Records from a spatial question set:
• • • • • • •

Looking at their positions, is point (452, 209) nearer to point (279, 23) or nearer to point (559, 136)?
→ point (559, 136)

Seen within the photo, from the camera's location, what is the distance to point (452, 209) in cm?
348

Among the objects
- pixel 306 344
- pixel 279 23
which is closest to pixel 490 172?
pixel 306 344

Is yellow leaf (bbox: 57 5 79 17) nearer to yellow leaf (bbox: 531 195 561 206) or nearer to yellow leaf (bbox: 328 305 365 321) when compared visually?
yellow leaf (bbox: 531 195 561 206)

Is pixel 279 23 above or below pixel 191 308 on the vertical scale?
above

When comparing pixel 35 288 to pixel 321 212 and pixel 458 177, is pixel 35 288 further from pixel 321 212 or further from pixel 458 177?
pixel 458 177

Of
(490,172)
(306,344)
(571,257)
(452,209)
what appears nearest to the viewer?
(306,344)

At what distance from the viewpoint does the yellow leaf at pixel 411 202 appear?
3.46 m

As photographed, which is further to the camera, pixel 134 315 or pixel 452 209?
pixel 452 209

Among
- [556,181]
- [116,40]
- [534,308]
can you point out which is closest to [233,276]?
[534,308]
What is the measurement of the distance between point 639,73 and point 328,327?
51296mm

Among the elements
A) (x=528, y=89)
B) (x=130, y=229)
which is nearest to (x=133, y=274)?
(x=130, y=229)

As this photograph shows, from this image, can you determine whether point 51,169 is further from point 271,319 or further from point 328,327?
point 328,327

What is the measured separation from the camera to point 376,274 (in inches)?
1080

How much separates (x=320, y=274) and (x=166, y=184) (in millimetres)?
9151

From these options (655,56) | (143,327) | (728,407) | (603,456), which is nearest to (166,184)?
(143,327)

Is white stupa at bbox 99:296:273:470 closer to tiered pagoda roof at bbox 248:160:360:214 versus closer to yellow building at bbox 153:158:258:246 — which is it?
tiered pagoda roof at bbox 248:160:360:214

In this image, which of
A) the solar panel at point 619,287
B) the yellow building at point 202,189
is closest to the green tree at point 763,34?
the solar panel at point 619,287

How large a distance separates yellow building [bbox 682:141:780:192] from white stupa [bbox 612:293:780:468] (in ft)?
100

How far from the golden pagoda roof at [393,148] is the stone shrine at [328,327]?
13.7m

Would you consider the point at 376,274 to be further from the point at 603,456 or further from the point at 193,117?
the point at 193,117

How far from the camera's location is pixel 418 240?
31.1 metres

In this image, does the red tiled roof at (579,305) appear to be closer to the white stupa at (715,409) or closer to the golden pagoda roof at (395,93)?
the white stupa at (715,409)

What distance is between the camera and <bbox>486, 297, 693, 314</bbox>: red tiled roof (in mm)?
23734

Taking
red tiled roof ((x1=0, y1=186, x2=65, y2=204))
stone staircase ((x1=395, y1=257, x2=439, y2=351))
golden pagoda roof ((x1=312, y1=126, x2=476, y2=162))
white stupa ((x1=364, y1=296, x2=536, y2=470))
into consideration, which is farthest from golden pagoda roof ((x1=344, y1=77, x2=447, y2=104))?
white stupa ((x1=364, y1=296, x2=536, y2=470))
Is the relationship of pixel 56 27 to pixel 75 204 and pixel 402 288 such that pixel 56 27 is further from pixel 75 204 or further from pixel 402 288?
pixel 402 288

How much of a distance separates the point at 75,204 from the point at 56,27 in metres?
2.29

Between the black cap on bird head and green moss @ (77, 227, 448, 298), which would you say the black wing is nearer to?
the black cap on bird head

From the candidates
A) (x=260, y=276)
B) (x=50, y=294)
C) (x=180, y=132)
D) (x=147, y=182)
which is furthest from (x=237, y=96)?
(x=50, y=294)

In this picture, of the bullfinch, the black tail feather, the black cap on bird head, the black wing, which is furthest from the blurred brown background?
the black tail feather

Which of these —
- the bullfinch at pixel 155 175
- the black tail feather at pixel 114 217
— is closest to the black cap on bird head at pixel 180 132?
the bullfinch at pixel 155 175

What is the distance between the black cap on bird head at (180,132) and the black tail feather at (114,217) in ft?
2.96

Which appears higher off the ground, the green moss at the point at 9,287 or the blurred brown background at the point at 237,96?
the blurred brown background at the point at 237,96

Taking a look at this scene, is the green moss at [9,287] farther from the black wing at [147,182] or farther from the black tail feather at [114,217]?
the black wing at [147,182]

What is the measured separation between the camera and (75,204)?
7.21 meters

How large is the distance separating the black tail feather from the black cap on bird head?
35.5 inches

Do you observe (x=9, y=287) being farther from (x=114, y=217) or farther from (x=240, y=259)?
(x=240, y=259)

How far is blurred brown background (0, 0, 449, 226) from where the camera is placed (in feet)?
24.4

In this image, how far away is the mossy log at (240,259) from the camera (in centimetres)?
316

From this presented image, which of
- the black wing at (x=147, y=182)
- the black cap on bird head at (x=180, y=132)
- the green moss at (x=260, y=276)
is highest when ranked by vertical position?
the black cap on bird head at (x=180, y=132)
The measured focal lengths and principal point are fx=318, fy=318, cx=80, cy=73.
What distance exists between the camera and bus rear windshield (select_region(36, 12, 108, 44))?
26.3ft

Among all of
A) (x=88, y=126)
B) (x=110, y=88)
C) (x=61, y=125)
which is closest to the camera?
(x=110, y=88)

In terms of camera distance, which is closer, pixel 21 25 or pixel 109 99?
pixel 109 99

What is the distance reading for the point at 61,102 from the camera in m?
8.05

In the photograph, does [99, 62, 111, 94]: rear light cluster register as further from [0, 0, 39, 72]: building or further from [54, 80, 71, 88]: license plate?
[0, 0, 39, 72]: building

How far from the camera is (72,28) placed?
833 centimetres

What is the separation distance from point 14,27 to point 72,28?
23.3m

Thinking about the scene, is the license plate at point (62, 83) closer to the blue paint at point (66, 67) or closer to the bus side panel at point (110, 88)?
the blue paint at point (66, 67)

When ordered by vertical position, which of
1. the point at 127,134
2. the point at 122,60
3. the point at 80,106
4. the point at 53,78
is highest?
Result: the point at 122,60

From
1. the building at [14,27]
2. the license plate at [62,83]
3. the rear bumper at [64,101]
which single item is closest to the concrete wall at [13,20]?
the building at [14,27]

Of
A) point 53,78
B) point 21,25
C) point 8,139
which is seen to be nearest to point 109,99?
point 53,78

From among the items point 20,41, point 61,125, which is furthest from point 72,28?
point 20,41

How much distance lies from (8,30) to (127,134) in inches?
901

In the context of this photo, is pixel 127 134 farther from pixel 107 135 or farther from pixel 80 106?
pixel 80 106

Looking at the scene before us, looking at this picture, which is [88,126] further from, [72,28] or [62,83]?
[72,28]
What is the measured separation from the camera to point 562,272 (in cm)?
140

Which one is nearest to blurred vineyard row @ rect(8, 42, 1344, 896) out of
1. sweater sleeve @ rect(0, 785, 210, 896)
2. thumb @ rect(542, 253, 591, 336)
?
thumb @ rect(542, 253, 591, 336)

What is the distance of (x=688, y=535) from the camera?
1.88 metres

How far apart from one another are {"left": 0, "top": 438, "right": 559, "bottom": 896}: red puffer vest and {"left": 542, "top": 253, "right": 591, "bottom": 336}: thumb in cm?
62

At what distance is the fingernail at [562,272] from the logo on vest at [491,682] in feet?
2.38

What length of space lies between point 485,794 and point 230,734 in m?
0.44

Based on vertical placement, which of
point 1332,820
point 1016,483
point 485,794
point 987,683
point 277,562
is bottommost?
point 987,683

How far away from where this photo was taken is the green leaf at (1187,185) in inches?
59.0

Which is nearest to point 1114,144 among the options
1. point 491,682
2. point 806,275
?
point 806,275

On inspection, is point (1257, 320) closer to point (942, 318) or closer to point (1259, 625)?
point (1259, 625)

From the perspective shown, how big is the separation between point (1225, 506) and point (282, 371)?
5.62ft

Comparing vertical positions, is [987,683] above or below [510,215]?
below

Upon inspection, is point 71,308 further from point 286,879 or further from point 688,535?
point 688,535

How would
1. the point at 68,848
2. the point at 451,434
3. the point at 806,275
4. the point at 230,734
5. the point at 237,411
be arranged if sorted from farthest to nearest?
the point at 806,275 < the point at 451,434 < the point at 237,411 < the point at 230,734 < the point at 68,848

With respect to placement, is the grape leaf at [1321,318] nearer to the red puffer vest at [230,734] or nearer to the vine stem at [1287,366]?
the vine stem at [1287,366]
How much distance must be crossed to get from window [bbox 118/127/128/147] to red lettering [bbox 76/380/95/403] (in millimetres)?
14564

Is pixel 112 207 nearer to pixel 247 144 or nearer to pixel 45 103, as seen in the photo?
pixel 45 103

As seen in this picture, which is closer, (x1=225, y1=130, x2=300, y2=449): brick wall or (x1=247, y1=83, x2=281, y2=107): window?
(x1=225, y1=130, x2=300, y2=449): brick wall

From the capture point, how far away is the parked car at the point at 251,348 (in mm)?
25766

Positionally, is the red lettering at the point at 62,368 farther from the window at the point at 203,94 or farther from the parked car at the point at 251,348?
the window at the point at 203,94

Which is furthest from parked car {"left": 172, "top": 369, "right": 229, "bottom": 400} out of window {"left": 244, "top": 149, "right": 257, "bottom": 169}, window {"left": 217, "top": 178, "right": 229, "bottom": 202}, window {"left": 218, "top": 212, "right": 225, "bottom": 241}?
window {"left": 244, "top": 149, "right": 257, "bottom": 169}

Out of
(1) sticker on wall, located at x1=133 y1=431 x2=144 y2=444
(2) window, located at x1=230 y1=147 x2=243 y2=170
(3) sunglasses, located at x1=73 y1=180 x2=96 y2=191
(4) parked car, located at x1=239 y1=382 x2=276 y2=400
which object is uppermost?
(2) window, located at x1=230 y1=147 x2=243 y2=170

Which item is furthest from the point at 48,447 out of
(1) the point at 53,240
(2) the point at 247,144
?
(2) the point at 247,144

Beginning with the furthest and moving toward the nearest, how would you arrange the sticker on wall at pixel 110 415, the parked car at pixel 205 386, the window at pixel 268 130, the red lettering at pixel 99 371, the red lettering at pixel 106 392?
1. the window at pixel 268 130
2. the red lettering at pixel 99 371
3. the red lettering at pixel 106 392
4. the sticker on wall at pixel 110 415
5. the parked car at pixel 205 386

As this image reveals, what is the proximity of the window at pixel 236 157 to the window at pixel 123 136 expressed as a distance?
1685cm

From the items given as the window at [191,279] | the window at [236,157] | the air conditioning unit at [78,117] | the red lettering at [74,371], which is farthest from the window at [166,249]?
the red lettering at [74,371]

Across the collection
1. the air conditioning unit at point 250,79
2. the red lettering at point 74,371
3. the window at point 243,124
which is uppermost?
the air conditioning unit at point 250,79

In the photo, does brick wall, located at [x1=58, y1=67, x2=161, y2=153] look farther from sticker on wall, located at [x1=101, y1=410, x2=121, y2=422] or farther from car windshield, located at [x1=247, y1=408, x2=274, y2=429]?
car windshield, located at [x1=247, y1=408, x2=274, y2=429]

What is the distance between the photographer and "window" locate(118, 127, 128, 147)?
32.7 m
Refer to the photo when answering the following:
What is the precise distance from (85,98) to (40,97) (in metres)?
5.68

• • • • • • •

*The problem*: Quote only the lines from the line containing "Which item is" through the end of the entries, keeping the first and the last.

*Output for this task*:
Which item is furthest from the point at 48,447 out of
(1) the point at 53,240
(2) the point at 247,144
?
(2) the point at 247,144

Beginning with the furthest and moving toward the nearest, how would you arrange the sticker on wall at pixel 110 415, the parked car at pixel 205 386, the window at pixel 268 130, the red lettering at pixel 99 371, the red lettering at pixel 106 392?
1. the window at pixel 268 130
2. the red lettering at pixel 99 371
3. the red lettering at pixel 106 392
4. the sticker on wall at pixel 110 415
5. the parked car at pixel 205 386

As this image reveals, what is the proximity of the window at pixel 236 157 to the window at pixel 123 136 expressed as a distance?
1685cm

From the items given as the window at [191,279] | the window at [236,157] | the air conditioning unit at [78,117] | the red lettering at [74,371], which is farthest from the window at [166,249]?
the red lettering at [74,371]

Across the collection
1. the air conditioning unit at point 250,79
2. the red lettering at point 74,371
3. the window at point 243,124
which is uppermost?
the air conditioning unit at point 250,79

In the photo, does brick wall, located at [x1=58, y1=67, x2=161, y2=153] look farther from sticker on wall, located at [x1=101, y1=410, x2=121, y2=422] or farther from car windshield, located at [x1=247, y1=408, x2=274, y2=429]?
car windshield, located at [x1=247, y1=408, x2=274, y2=429]

What is the distance between the photographer and "window" locate(118, 127, 128, 147)?
32.7 m
Refer to the photo when answering the following:
What is the precise distance from (85,98) to (40,97) (in metres)?
5.68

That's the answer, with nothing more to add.